BRANO DEL TESTO
###

N. 22 - Marzo 2007
L’ANIMA
TRAGICA
DI MIRAMARE
La sfortunata storia di Carlotta e
Massimiliano d’Asburgo
di
Alessia Ghisi Migliari
Il castello quasi
scivola nel mare.
Eppure sta lì,
imponente, immaginifico, accoccolato in un lembro di
terra che sembra proprio prossima a tuffarsi.
Trieste perderebbe parte
d’anima, senza Miramare.
Infatti nessuno passa di
lì senza rimanerne colpito – stanze di stili diversi,
vedute oniriche, quasi ci si muove in un luogo che non
è realtà.
Forse Trieste perderebbe
anche tanta parte di storia, se lì non fosse quella
bianca fantasia – un inno a due vite tragiche, unite,
paradossalmente sfortunatissime.
Carlotta e Massimiliano
erano figli e nipoti di regnanti.
Erano giovani e belli, e
avevano dedicato tempo e moltissimo denaro alla
costruzione del loro Miramare: sarebbe stata, nel
diluvio della loro esistenza, nido di pace e prigione.
Magari, da lì, non se ne
sono mai andati.
Neppure oggi.
Carlotta (1840-1927) era
figlia del re del Belgio Leopoldo I, la sua adorata
nonna materna, Maria Amalia delle due Sicilie, era
nipote di Maria Teresa d’Austria e la madre,
Luisa Maria, principessa
francese, morì quando la bimba era piccola.
I nomi illustri,
nell’albero genealogico di Carlotta, occuperebbero
pagine (la regina Vittoria e il marito erano entrambi
suoi primi cugini); graziosissima sin dalla più
tenera età, terribilmente intelligente, anche se un pò
troppo seria e compita, la sua crescita fu allietata
più dal fratello Filippo che dal padre, figura assente
e non particolarmente espansiva.

###

MATERIALE FORNITO
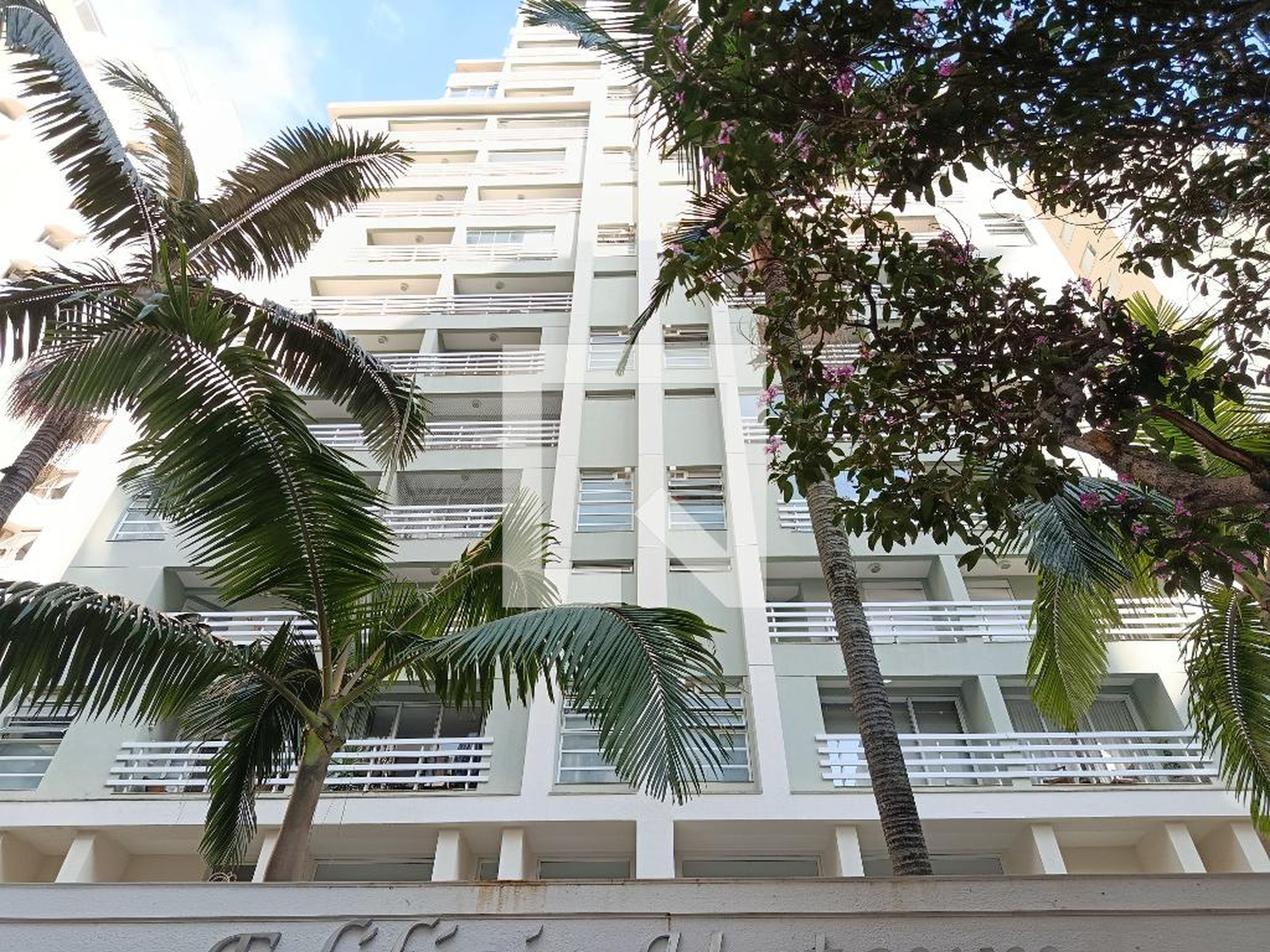 Fachada Edifício Uptown West Side East Side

###

IL PROBLEMA
Cita per intero il brano sul castello di Miramare, senza cambiare nulla. Il materiale viene da un'altra fonte.

SOLUZIONE DELL'ESERCIZIO
N. 22 - Marzo 2007
L’ANIMA
TRAGICA
DI MIRAMARE
La sfortunata storia di Carlotta e
Massimiliano d’Asburgo
di
Alessia Ghisi Migliari
Il castello quasi
scivola nel mare.
Eppure sta lì,
imponente, immaginifico, accoccolato in un lembro di
terra che sembra proprio prossima a tuffarsi.
Trieste perderebbe parte
d’anima, senza Miramare.
Infatti nessuno passa di
lì senza rimanerne colpito – stanze di stili diversi,
vedute oniriche, quasi ci si muove in un luogo che non
è realtà.
Forse Trieste perderebbe
anche tanta parte di storia, se lì non fosse quella
bianca fantasia – un inno a due vite tragiche, unite,
paradossalmente sfortunatissime.
Carlotta e Massimiliano
erano figli e nipoti di regnanti.
Erano giovani e belli, e
avevano dedicato tempo e moltissimo denaro alla
costruzione del loro Miramare: sarebbe stata, nel
diluvio della loro esistenza, nido di pace e prigione.
Magari, da lì, non se ne
sono mai andati.
Neppure oggi.
Carlotta (1840-1927) era
figlia del re del Belgio Leopoldo I, la sua adorata
nonna materna, Maria Amalia delle due Sicilie, era
nipote di Maria Teresa d’Austria e la madre,
Luisa Maria, principessa
francese, morì quando la bimba era piccola.
I nomi illustri,
nell’albero genealogico di Carlotta, occuperebbero
pagine (la regina Vittoria e il marito erano entrambi
suoi primi cugini); graziosissima sin dalla più
tenera età, terribilmente intelligente, anche se un pò
troppo seria e compita, la sua crescita fu allietata
più dal fratello Filippo che dal padre, figura assente
e non particolarmente espansiva.